Secretary of Iran’s Supreme National Security Council (SNSC) Ali Shamkhani says Saudi Arabia’s military campaign against Yemen amounts to “war crime.”
“Targeting residential areas, hospitals, service providing centers and the carnage of innocent women and children along with the inhumane blockade of the Yemeni people are flagrant examples of war crime,” Shamkhani said in a meeting with a delegation from Yemen’s Supreme Revolutionary Committee in Tehran on Tuesday.
He added that all international organizations must protest Saudi Arabia’s ongoing aggression against Yemen.
Shamkhani said the Saudi government’s use of weapons containing toxic gas in its missile attacks on residential areas in Yemen is aimed at “genocide and suppressing the legitimate resistance” of the Yemeni nation.
The SNSC secretary called on the international community to seek a political solution to the Yemen crisis.
“Dialog among Yemeni groups and prevention of any foreign intervention in the country are the only way to establish understanding and restore security and stability to Yemen,” Shamkhani said.

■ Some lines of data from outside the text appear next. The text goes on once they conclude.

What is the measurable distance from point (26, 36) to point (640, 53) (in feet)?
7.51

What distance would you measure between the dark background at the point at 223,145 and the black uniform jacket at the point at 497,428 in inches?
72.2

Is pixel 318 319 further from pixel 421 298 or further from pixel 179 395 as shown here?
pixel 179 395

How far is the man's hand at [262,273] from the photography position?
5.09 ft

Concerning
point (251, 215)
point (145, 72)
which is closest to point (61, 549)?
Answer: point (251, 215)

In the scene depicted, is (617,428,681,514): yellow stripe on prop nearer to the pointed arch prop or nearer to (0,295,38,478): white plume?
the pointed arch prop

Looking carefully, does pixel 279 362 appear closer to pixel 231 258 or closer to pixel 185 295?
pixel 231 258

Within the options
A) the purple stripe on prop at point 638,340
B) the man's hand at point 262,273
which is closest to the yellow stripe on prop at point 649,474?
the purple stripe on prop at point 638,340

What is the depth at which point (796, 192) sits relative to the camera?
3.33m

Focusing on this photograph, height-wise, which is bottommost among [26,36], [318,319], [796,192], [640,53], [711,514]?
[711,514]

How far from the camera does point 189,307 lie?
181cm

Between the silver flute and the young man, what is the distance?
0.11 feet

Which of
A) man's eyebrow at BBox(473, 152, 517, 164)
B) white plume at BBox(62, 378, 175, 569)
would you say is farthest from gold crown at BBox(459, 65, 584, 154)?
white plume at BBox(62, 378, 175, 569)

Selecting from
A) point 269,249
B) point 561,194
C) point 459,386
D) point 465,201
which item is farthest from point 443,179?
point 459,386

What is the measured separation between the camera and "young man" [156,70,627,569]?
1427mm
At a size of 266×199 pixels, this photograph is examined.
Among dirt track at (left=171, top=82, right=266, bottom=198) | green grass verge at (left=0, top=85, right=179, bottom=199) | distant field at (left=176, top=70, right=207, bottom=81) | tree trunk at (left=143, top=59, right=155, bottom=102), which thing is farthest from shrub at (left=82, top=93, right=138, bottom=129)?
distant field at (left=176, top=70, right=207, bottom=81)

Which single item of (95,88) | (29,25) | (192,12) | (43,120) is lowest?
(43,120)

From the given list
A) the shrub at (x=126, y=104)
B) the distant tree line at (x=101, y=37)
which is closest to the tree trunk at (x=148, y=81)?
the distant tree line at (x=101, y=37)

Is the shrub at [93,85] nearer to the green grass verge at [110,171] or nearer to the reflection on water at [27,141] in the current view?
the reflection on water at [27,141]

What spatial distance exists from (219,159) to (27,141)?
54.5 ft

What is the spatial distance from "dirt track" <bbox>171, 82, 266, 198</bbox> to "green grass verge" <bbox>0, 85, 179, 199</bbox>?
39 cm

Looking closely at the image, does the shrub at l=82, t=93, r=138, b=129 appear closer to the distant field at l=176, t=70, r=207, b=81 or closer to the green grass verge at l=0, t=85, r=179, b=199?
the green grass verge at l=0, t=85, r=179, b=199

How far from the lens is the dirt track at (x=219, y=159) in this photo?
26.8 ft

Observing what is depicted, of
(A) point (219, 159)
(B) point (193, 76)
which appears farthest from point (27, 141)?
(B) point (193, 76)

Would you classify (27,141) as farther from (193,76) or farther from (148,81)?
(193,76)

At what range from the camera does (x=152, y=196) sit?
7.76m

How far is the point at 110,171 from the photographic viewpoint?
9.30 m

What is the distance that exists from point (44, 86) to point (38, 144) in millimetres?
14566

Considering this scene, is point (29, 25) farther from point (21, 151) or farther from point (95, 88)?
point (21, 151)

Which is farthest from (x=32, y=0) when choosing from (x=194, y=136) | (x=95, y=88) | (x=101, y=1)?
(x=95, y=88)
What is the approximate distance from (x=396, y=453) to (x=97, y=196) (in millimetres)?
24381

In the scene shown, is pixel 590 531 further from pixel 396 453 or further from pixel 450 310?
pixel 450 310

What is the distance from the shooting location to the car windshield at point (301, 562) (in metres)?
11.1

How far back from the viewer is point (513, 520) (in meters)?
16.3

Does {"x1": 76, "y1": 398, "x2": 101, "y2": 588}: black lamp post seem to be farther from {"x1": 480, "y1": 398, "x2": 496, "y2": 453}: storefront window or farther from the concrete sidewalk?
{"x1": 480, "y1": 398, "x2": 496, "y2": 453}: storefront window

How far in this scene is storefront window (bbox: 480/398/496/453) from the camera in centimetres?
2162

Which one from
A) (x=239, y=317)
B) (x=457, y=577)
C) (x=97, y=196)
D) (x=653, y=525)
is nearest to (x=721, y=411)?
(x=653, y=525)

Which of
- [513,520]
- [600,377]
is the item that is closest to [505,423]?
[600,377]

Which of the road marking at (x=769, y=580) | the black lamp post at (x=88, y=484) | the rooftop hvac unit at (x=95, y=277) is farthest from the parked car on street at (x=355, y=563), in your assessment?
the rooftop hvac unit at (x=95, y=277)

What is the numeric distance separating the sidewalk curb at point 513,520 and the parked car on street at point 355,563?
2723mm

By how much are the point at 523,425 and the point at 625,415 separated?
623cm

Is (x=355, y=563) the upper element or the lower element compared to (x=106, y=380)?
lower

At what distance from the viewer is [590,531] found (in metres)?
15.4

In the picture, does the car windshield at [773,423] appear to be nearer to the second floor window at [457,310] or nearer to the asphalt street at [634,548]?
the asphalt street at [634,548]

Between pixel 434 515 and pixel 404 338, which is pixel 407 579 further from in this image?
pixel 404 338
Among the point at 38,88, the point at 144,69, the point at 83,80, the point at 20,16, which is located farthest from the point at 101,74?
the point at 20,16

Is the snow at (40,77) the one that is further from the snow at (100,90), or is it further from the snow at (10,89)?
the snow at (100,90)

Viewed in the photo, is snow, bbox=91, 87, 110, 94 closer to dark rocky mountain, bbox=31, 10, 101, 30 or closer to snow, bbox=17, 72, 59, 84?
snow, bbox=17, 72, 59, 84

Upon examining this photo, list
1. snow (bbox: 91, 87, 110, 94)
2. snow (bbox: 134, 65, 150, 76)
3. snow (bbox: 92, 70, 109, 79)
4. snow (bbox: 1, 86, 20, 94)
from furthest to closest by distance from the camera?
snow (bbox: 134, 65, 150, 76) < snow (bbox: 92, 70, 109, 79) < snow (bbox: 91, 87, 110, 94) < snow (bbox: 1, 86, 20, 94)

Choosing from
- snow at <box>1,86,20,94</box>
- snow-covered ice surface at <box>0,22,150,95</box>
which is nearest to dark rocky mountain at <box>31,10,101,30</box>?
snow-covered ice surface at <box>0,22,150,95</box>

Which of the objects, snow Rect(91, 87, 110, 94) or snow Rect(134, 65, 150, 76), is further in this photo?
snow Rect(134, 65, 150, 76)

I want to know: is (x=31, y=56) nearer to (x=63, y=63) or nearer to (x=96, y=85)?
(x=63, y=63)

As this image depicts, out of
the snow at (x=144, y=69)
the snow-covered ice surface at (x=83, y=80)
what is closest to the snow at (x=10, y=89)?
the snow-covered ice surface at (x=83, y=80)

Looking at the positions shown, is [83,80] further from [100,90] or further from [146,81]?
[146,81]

He expressed Iran’s full support for the resistance of the Yemeni people against foreign aggression.
For his part, the head of the Yemeni mission, Naef Khaef, hailed Iran’s support for the Yemenis and slammed international circles’ silence in the face of the Saudi government’s crimes in Yemen.
He said the Yemeni people would continue their resistance against foreign aggression and insisted on diplomacy as the only solution to the crisis in the impoverished country.
Yemen has been under military strikes on a daily basis since Saudi forces launched their military aggression against their southern neighbor on March 26, in a bid to undermine the Houthi Ansarullah movement and restore power to fugitive former President Abd Rabbuh Mansour Hadi, an ally of Riyadh.
About 6,400 people have reportedly lost their lives in the Saudi airstrikes, and a total of nearly 14,000 people have been injured since March. According to the United Nations Children’s Fund (UNICEF), 505 children are among the fatalities.